Robotic surgery for the treatment of prostate cancer is growing by approximately 40% per year in South Africa and is increasingly being adopted as treatment of choice for high-risk and medium-risk cancer cases. Furthermore, this form of surgery is having a highly positive impact on local healthcare, and on urological medicine in particular, since its introduction in recent years.
This is according to Dr Greg Boustead, a specialist urologist and robotic surgeon, who was speaking about the outcomes that had been achieved by the Netcare da Vinci robotic programme, based on the initiative’s first 500 robotic assisted radical prostatectomies. Dr Boustead presented the findings of this study at the World Congress of Endourology and the South African Urological Association Meeting, which is being held in Cape Town from 8 to 12 November.
Dr Boustead, who has led the Netcare robotic-assisted surgery programme since its inception in June 2014 and has so far assisted in the training of 18 robotic surgeons using the robotic technology at Netcare Waterfall City, Netcare Christiaan Barnard Memorial, and Netcare uMhlanga hospitals, said that there are now more than 3 500 da Vinci Robots globally, and more that 80% of all radical prostatectomies are being performed robotically.
“Radical prostatectomy, the surgical removal of the prostate gland, remains the global gold standard for treating intermediate and high risk prostate cancer, and as can be seen, robots are increasingly being used both locally and internationally to assist with these procedures,” said Dr Boustead.
“The results of the Netcare study, which draws on the data from the 500 procedures conducted at the three Netcare hospitals offering robotic-assisted surgery, confirm that robotic surgery offers excellent outcomes and effective early cancer control at a median follow up of 13 months in a cohort of male patients, more than half of whom had intermediate-risk or high-risk prostate cancer.
“In the study, robotic surgery patients had a hospital stay of almost half the duration as with traditional open prostate surgery; i.e. a median of 3.2 days when compared with a median of six days in the open surgery patients. In other words, the robotic surgery patients recovered from their procedures far quicker.
“Perhaps even more important, the patients who were operated on with the assistance of the da Vinci robotic system suffered less than half the complication rates than those individuals who underwent open surgery.
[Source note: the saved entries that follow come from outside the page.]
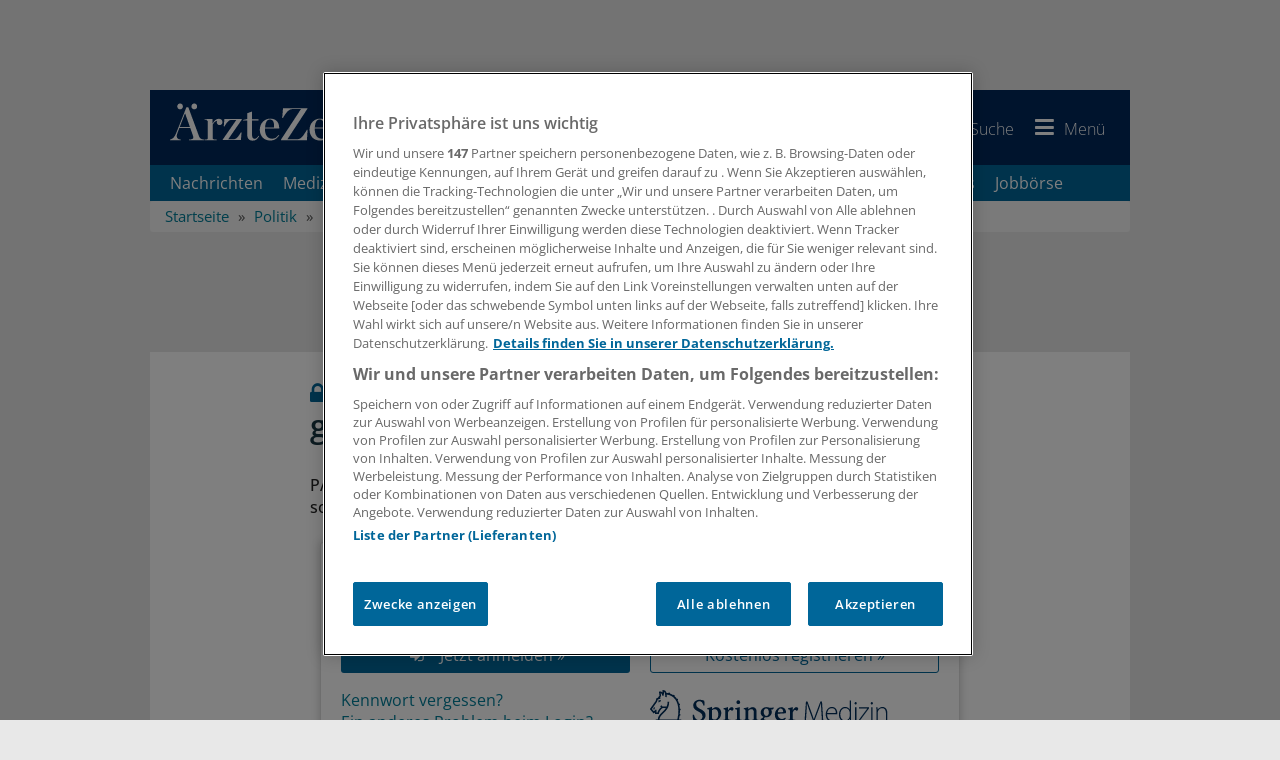

--- FILE ---
content_type: image/svg+xml
request_url: https://www.aerztezeitung.de/Layout_aez/Common/img/brand-secondary.svg
body_size: 7227
content:
<svg xmlns="http://www.w3.org/2000/svg" width="235" height="40" viewBox="0 0 235 40">
<path fill="#ffffff" d="M47.817 31.346c-2.03 0-3.632-.477-5.18-1.17-.322-1.393-.427-3.257-.533-5.184l1.227-.213c.693 2.618 1.656 5.182 4.864 5.182 2.24 0 3.575-1.392 3.575-3.472 0-5.504-9.132-4.274-9.132-10.632 0-2.879 2.35-5.499 6.517-5.499 1.387 0 2.885.375 4.378.908.106 1.121.216 2.403.267 4.647l-1.122.051c-.533-1.868-1.388-4.163-4.113-4.163-2.028 0-3.044 1.385-3.044 3.042 0 5.073 9.295 4.004 9.295 10.63 0 3.153-2.83 5.873-6.999 5.873M63.043 31.139c4.005-.483 7.21-3.529 7.21-8.014 0-2.777-1.871-5.661-5.181-5.661-.375 0-.749.051-1.125.264l-2.882 1.496v-2.029c-1.552.533-3.044 1.013-4.647 1.336v.908c1.816.162 1.87.213 1.87 2.083v14.26c0 1.817-.161 1.976-2.085 2.192v1.014h7.532v-1.014c-2.455-.217-2.67-.375-2.67-2.192V30.76c.428.162 1.122.323 1.978.379m-1.978-10.685c.692-.428 1.814-1.016 2.67-1.016 2.028 0 3.633 1.495 3.633 4.86 0 4.004-2.03 5.182-3.579 5.182-1.176 0-2.136-.482-2.724-1.12v-7.906zM80.398 20.771c-.318-.423-.742-.529-1.279-.529-.695 0-1.549.802-2.137 2.457v4.964c0 1.818.215 1.976 2.51 2.139v1.067h-7.263v-1.067c1.814-.163 2.029-.32 2.029-2.139v-6.037c0-1.812-.16-1.812-1.816-2.131v-.908c1.601-.322 3.15-.643 4.541-1.176v3.204h.051c.961-1.765 2.297-3.15 3.531-3.15 1.064 0 1.811.801 1.811 1.654-.001 1.229-1.283 2.295-1.978 1.652M83.767 30.869v-1.067c1.812-.163 2.078-.32 2.078-2.245V21.79c0-2.084-.154-2.084-1.92-2.295v-.908c1.654-.322 3.311-.698 4.648-1.176v10.146c0 1.925.156 2.083 2.027 2.245v1.067h-6.833zM87.078 14.578c-1.02 0-1.816-.8-1.816-1.812 0-1.069.797-1.872 1.816-1.872 1.066 0 1.867.803 1.867 1.872 0 1.011-.801 1.812-1.867 1.812M100.64 30.869v-1.067c1.5-.163 1.713-.32 1.713-2.032v-5.234c0-1.921-.854-3.096-2.455-3.096-1.016 0-2.193.746-2.992 1.495v6.835c0 1.712.154 1.87 1.652 2.032v1.067h-6.516v-1.067c1.814-.163 2.084-.32 2.084-2.032v-6.144c0-1.812-.105-1.921-1.709-2.131v-.908c1.604-.322 3.096-.643 4.488-1.176v2.135c.695-.588 2.723-2.082 4.271-2.082 2.402 0 3.9 1.654 3.9 4.113v6.192c0 1.712.268 1.87 1.867 2.032v1.067h-6.303zM117.306 29.801h-3.203c-1.279 0-1.76-.588-1.76-1.073 0-.478.533-1.225 1.172-1.437.371 0 .803.053.965.053 2.668 0 5.607-1.761 5.607-5.024 0-.907-.322-2.079-.752-2.669l1.551.162c.482-.268 1.072-1.178 1.281-1.656l-.209-.32c-1.285.16-2.674.32-4.062.37a6.645 6.645 0 0 0-3.098-.744c-2.562 0-5.662 1.867-5.662 5.344 0 1.92 1.334 3.628 2.779 4.111-.484.585-1.605 1.55-2.834 2.081-.104 1.71 1.498 2.618 2.404 2.941-2.508 1.92-3.1 2.829-3.1 4 0 1.817 1.924 4.06 5.557 4.06 4.164 0 7.746-2.885 7.746-6.301.001-2.991-2.509-3.898-4.382-3.898m-2.775-11.057c1.656 0 2.67 1.71 2.67 3.791 0 2.457-1.125 3.473-2.297 3.473-1.605 0-2.775-1.602-2.775-3.846s1.279-3.418 2.402-3.418m.695 19.597c-2.402 0-4.006-1.381-4.006-3.2 0-1.281 1.016-2.99 3.311-2.99 1.656 0 2.67.052 3.418.322.801.318 1.441 1.226 1.441 2.347 0 1.76-1.494 3.521-4.164 3.521M130.125 28.889c-2.082 0-4.162-1.492-4.27-5.017 3.363-.107 7.051-.375 7.533-.428.586-.11.742-.426.742-1.23 0-2.51-2.082-4.751-4.699-4.751-3.146 0-6.305 3.257-6.305 7.419 0 3.421 2.191 6.307 5.984 6.307.965 0 3.047-.534 4.805-2.721l-.691-.965c-1.066 1.066-1.922 1.386-3.099 1.386m-1.28-10.091c1.441 0 2.457 1.386 2.457 2.828 0 .536-.107.699-.693.699l-4.594.104c.318-2.296 1.604-3.631 2.83-3.631M144.228 20.771a1.827 1.827 0 0 0-1.283-.529c-.695 0-1.598.802-2.188 2.457v4.964c0 1.818.213 1.976 2.51 2.139v1.067h-7.32v-1.067c1.871-.163 2.033-.32 2.033-2.139v-6.037c0-1.812-.105-1.812-1.816-2.131v-.908c1.711-.322 3.203-.643 4.594-1.176v3.204h.051c.908-1.765 2.244-3.15 3.525-3.15 1.016 0 1.814.801 1.814 1.654 0 1.229-1.33 2.295-1.92 1.652M5.561 30.945v-1.55h2.137c.373-5.02 5.181-6.888 7.851-10.948H12.45c-1.496.535-3.738 3.847-3.738 5.768h-3.9l.053-1.601-1.281 1.063-3.419-3.95s-.16-.211-.16-.373.053-.265.053-.265l5.396-7.317.96-2.885 1.441-.534 1.497-2.086-.532-3.635c1.443-.528 2.832-.051 3.523.643a18.687 18.687 0 0 0-.054-2.243c2.564-.264 3.469 1.124 3.901 2.673.695.054 1.336.157 1.922.266a.867.867 0 0 1 .802-.586c.481 0 .804.374.804.8v.214c1.123.375 2.187.907 3.148 1.496a.762.762 0 0 1 .64-.32c.483 0 .804.374.804.8 0 .214-.053.374-.159.481.906.748 1.654 1.657 2.349 2.62a.943.943 0 0 1 .372-.11c.481 0 .853.374.853.801 0 .319-.157.589-.426.696.533.963.962 2.033 1.283 3.15.054-.054.16-.054.214-.054.479 0 .801.375.801.801 0 .429-.268.75-.588.803a34.95 34.95 0 0 1 .479 3.419c.482 0 .856.373.856.803 0 .482-.375.797-.803.853 0 1.119-.054 2.35-.16 3.526.428.05.75.424.75.85 0 .431-.373.807-.857.807h-.054c-.213 1.171-.426 2.347-.694 3.574h2.243v1.55H5.561zM16.51 5.361c.053.533.053.963.053 1.387 0 .641-.053 1.177-.053 1.177l-1.55-.265c.056-.538.163-4.169-1.12-4.97 0 0 0 1.922-.429 3.843l-1.441-.264c0-1.337-.587-1.87-1.387-2.242l.373 2.615-.909 1.333.43 1.23-2.833.961-.801 2.299L1.875 19.3l1.871 2.243 2.083-1.76.481.319v2.617h1.123c.478-1.87 2.028-4.06 3.47-5.127l-.803-.962 1.174-1.011 1.123 1.387s4.009 0 4.009-.053c.585-1.285.958-2.832.958-4.647h1.549c0 6.091-3.043 8.49-6.837 12.231-1.391 1.385-2.617 2.882-2.778 4.911h17.628c3.098-12.767-.531-22.916-10.416-24.087M4.228 19.941l-1.125-.425c.373-.534.589-1.282.589-1.922l.96.051c.054.693-.053 1.762-.424 2.296m4.161-6.942l-.16-1.977 2.51-.267.056.964-2.406 1.28z"/>
<path fill="#ffffff" d="M5.572 35.699h25.157v3.099H5.572z"/>
<g fill="#ffffff">
<path d="M169.009 22.197c-.168-2.858-.395-6.366-.395-8.461h-.059a186.527 186.527 0 0 1-2.572 7.132l-4.02 10.355h-.934l-3.764-10.129c-1.076-2.971-1.895-5.263-2.461-7.358h-.057a209.426 209.426 0 0 1-.424 8.716l-.596 8.771h-1.328l1.383-19.071h1.559l4.104 11.007c.904 2.405 1.555 4.33 2.094 6.169h.084c.482-1.755 1.16-3.595 2.121-6.169l4.275-11.007h1.613l1.273 19.071h-1.332l-.564-9.026zM174.646 24.291c0 4.329 2.377 6.056 5.182 6.056 1.977 0 2.998-.396 3.762-.764l.34 1.047c-.51.284-1.896.877-4.273.877-3.906 0-6.338-2.829-6.338-6.819 0-4.527 2.604-7.358 6.111-7.358 4.441 0 5.291 4.188 5.291 6.142 0 .368 0 .565-.057.82h-10.018zm8.658-1.076c.029-1.895-.762-4.753-4.043-4.753-3 0-4.275 2.66-4.529 4.753h8.572zM198.306 11.104v16.979c0 .991.029 2.179.113 3.14h-1.215l-.113-2.575h-.059c-.707 1.499-2.318 2.887-4.836 2.887-3.369 0-5.859-2.801-5.859-6.848-.027-4.527 2.773-7.358 6.111-7.358 2.35 0 3.85 1.217 4.443 2.406h.057v-8.631h1.358zm-1.357 11.914c0-.368-.029-.849-.143-1.245-.453-1.812-2.064-3.311-4.27-3.311-2.973 0-4.84 2.576-4.84 6.083 0 3.056 1.529 5.858 4.752 5.858 1.953 0 3.791-1.301 4.357-3.538.113-.34.143-.706.143-1.133v-2.714zM202.781 14.924c-.623 0-1.047-.537-1.047-1.16s.482-1.188 1.105-1.188c.621 0 1.074.537 1.074 1.188 0 .623-.424 1.16-1.104 1.16h-.028zm-.623 16.299V17.641h1.361v13.582h-1.361zM205.527 30.404l7.33-9.649a89.123 89.123 0 0 1 1.555-1.953v-.057h-8.289v-1.104h9.932l-.029.905-7.328 9.649c-.48.624-.934 1.247-1.443 1.868v.056h8.83v1.103h-10.557v-.818zM218.689 14.924c-.623 0-1.047-.537-1.047-1.16s.48-1.188 1.102-1.188c.623 0 1.078.537 1.078 1.188 0 .623-.424 1.16-1.104 1.16h-.029zm-.623 16.299V17.641h1.359v13.582h-1.359zM223.275 20.895c0-1.245-.029-2.179-.113-3.254h1.273l.084 2.433h.055c.738-1.527 2.465-2.745 4.672-2.745 1.301 0 4.754.651 4.754 5.745v8.149h-1.359v-8.035c0-2.49-.963-4.726-3.762-4.726-1.898 0-3.537 1.358-4.078 3.141a4.847 4.847 0 0 0-.168 1.188v8.432h-1.357V20.895z"/></g>
</svg>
The risk of severe complications arising from robotic-assisted surgery was substantially lower at 1.6%.”
Dr Boustead said that the aim of the Netcare robotic programme study was two-fold: Firstly, to ensure the safe rollout of a local robotic prostatectomy initiative that would achieve outstanding cancer control and good outcomes in multi-speciality hospital environments, while simultaneously training surgeons.
“Secondly, we were also able to compare the length of hospital stay and complication rates with a cohort of age-matched men treated over the same time period by means of traditional open radical prostatectomy in similar facilities.
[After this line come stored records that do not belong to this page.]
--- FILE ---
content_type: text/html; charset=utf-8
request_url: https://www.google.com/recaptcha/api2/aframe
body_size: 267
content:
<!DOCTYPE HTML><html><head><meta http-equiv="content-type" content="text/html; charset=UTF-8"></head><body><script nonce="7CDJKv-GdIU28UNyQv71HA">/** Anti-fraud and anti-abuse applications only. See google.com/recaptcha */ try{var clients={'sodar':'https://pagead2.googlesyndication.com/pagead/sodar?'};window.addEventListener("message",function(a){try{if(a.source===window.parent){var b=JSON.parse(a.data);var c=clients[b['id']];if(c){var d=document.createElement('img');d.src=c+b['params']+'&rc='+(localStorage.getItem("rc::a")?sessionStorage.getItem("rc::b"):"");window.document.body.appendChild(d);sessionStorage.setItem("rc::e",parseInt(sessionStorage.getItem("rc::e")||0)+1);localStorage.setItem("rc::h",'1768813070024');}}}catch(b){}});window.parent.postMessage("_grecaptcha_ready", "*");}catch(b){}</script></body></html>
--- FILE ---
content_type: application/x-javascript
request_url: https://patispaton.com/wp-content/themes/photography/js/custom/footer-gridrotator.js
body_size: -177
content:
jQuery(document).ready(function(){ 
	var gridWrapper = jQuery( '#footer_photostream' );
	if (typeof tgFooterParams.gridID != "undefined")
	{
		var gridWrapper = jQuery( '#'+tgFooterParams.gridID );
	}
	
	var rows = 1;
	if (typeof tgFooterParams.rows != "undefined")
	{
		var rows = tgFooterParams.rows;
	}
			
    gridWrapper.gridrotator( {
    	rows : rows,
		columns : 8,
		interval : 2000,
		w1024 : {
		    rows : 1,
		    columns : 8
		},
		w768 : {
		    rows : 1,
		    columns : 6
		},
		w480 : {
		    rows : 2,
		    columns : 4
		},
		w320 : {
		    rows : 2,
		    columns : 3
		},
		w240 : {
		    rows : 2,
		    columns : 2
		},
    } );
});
“When we look at single surgeon data of our highest volume surgeons, both blood loss and continence outcomes continue to improve as surgeons gain more experience. Just 1.7% of the men who underwent robotic-assisted surgery required a blood transfusion during the procedures.
Outcomes with regard to urinary continence and recovery of sexual function were excellent and equivalent to those of other studies conducted around the world into robotic-assisted prostatectomies.
“Studies from around the world are confirming a lower risk of primary treatment failure after robotic-assisted surgery. Primary treatment failure may then require secondary treatment, which carries the risk of additional side effects as well as substantially increased costs,” pointed out Dr Boustead.
The robotic surgical teams need to be highly trained and Netcare therefore introduced thorough training initiatives for urologists and support staff. These cover both product and clinical aspects through a series of online modules, simulator training, as well as hands-on surgery performed in an accredited training laboratory in Belgium. As the Netcare programme’s proctor, Dr Boustead oversees the procedures until the doctors are fully versed and well experienced in the use of the robotic technology.
Jacques du Plessis, managing director of the Netcare hospital division, congratulated Dr Boustead and all of the members of the Netcare da Vinci robotics programme on the results of the study. “These findings demonstrate the great success of the programme, which continues to strengthen and grow in importance year after year since its introduction into our hospitals in 2014,” he adds.
“As is evidenced by the rapid uptake of robotic-assisted surgery by both patients and referring doctors, there is a great and growing demand for this form of treatment. In addition, it is evident that the programme is making an important contribution to the development of medical skills in this country,” concludes Du Plessis.